关键词: 关键词 慢性肾脏病, 继发性甲状旁腺激素亢进, PIN1基因, 多态性, 单核苷酸

Abstract:

ABSTRACT Objective：To investigate the correlation of PIN1 gene promoter region -667C>T polymorphism with chronic kidney disease (CKD) secondary hyperparathyroidism (SHPT) of Chinese Han population in Northwest China. Methodology：A total of two hundred and fifty two non-dialysis CKD patients with SHPT were enrolled in this single center study. At the same time, 61 healthy volunteers were enrolled as control. The genotype and allele frequency of -667C>T site in PIN1 gene promoter were detected by using polymerase chain reaction-restriction fragment length polymorphism (PCR-RFLP). The polymorphism of PIN1 gene was verificated by genome sequencing. Results：CKD SHPT group and the healthy control group were matched in gender and age.
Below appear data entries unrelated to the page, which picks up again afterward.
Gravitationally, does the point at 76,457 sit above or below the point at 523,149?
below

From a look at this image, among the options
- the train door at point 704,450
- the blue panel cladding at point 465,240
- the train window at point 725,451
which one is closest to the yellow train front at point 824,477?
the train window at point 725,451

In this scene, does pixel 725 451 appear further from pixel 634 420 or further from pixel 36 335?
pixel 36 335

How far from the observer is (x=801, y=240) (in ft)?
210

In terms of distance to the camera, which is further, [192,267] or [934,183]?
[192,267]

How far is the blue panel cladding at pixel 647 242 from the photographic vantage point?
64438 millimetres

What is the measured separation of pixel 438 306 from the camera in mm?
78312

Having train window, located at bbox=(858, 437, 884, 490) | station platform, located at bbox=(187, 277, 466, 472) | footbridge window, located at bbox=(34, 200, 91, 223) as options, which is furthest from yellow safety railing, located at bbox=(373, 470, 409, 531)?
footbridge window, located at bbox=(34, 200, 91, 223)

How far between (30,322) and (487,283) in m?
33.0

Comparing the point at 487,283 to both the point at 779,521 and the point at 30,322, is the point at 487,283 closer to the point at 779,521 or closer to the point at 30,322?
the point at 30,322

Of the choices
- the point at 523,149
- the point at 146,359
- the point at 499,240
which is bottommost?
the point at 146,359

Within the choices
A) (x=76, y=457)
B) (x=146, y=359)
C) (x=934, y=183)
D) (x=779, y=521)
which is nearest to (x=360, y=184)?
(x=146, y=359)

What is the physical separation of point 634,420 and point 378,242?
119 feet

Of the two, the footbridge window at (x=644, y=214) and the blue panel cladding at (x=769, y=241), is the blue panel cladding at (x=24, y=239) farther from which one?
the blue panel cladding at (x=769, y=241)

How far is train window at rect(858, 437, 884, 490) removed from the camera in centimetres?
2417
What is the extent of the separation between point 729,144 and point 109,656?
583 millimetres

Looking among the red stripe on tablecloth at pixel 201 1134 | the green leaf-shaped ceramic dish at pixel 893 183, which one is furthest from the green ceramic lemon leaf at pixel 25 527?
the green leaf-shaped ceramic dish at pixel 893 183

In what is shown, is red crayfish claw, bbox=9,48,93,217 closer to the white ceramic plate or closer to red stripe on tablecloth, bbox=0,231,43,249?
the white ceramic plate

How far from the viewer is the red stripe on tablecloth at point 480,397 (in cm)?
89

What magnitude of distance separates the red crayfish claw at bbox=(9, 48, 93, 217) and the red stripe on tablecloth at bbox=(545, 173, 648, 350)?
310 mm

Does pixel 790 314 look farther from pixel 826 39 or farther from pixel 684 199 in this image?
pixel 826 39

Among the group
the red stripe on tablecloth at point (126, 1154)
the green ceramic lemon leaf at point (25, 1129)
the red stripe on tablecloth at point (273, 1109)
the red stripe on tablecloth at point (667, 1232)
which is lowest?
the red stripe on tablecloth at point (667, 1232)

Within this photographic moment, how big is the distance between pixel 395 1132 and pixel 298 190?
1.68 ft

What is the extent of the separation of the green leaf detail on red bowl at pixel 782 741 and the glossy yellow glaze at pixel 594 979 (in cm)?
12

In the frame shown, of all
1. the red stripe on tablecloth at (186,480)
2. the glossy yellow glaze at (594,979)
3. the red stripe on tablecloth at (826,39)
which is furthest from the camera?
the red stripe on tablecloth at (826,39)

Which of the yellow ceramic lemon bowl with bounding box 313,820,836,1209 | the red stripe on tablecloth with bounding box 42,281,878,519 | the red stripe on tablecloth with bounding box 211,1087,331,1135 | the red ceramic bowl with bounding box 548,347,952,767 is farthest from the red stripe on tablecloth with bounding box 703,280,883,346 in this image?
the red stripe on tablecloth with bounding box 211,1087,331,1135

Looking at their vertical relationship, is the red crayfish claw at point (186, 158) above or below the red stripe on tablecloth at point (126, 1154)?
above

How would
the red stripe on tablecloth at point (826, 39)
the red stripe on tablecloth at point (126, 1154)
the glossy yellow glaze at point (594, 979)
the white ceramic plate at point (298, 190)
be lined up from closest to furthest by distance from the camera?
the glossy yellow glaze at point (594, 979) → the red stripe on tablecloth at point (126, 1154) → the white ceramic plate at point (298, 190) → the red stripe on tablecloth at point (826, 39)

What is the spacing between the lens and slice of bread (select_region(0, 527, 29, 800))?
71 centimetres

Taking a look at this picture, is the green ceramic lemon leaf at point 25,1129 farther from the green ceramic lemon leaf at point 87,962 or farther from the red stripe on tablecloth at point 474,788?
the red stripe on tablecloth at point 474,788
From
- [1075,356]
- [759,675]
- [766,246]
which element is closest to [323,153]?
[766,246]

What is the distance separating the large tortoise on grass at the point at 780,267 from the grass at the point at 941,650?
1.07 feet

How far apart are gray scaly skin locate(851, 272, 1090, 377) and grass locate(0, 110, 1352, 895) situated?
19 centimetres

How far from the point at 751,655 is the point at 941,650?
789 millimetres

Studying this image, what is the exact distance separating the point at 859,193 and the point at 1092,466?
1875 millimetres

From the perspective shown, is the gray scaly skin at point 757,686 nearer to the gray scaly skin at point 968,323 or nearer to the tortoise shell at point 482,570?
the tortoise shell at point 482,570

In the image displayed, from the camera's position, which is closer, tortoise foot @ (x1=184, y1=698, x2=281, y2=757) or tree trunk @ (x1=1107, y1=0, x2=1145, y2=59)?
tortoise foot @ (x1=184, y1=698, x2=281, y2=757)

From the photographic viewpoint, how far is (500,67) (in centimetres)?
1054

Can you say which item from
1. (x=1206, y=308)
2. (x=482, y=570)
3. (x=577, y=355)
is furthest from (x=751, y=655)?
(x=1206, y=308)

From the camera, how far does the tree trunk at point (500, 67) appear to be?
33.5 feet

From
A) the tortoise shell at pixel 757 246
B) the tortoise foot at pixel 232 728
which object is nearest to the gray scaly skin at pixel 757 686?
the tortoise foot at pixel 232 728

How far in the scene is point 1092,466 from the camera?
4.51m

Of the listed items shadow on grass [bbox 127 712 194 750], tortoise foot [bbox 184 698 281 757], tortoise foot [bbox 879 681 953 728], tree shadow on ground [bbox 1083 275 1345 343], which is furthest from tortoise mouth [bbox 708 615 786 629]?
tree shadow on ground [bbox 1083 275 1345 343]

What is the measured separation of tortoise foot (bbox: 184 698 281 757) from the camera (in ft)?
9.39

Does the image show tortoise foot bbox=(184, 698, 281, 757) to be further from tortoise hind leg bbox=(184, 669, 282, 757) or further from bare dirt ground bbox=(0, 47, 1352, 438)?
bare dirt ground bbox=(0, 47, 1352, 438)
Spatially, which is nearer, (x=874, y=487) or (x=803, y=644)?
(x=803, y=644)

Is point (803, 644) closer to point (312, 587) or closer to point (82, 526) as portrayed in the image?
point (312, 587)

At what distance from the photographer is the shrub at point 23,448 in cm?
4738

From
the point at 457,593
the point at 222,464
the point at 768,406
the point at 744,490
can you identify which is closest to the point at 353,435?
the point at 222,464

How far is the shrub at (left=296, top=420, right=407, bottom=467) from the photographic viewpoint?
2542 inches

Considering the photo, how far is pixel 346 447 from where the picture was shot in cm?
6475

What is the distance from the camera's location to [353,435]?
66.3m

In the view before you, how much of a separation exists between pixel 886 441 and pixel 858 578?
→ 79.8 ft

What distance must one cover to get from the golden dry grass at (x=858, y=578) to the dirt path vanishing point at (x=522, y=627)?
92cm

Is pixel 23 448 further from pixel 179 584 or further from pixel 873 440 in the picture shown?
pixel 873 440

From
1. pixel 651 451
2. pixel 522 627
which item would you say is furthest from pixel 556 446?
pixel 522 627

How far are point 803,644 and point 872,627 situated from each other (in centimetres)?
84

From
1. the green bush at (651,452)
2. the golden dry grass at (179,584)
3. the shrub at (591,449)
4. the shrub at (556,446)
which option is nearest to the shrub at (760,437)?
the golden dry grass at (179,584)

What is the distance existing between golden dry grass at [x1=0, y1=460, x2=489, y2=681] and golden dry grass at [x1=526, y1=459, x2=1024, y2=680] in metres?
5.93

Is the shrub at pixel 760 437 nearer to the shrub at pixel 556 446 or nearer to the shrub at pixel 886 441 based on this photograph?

Patients with SHPT had higher levels of Scr, serum phosphorus, intact parathyroid hormone (iPTH) and lower levels of estimated glomerular filtration rate (eGFR), and serum calcium than that healthy control group (all P<0.05). PIN1 gene promoter -667T variant genotypes (CT+TT) and T allele frequency in CKD SHPT group were significantly higher than those in healthy control group (?2=12.47，P=0.000 <0.05；?2=3.83，P=0.05) . -667T variant genotypes (CT+TT) in patients with CKD SHPT were not related to gender, age, Scr, serum calcium, and serum phosphorus (all P > 0.05) except iPTH (OR=1.002, P=0.039). PIN1 gene promoter -667T variant genotypes (CT+TT) were the risk factor of CKD SHPT (OR=3.219, 95% CI 1.643 ~ 6.037). Conclusions：PIN1 gene promoter -667C > T polymorphism may be associated with the susceptibility to CKD SPTH. -667T varivant genotypes (CT+TT) are the risk factor of CKD SHPT in Chinese Han population in Northwest China.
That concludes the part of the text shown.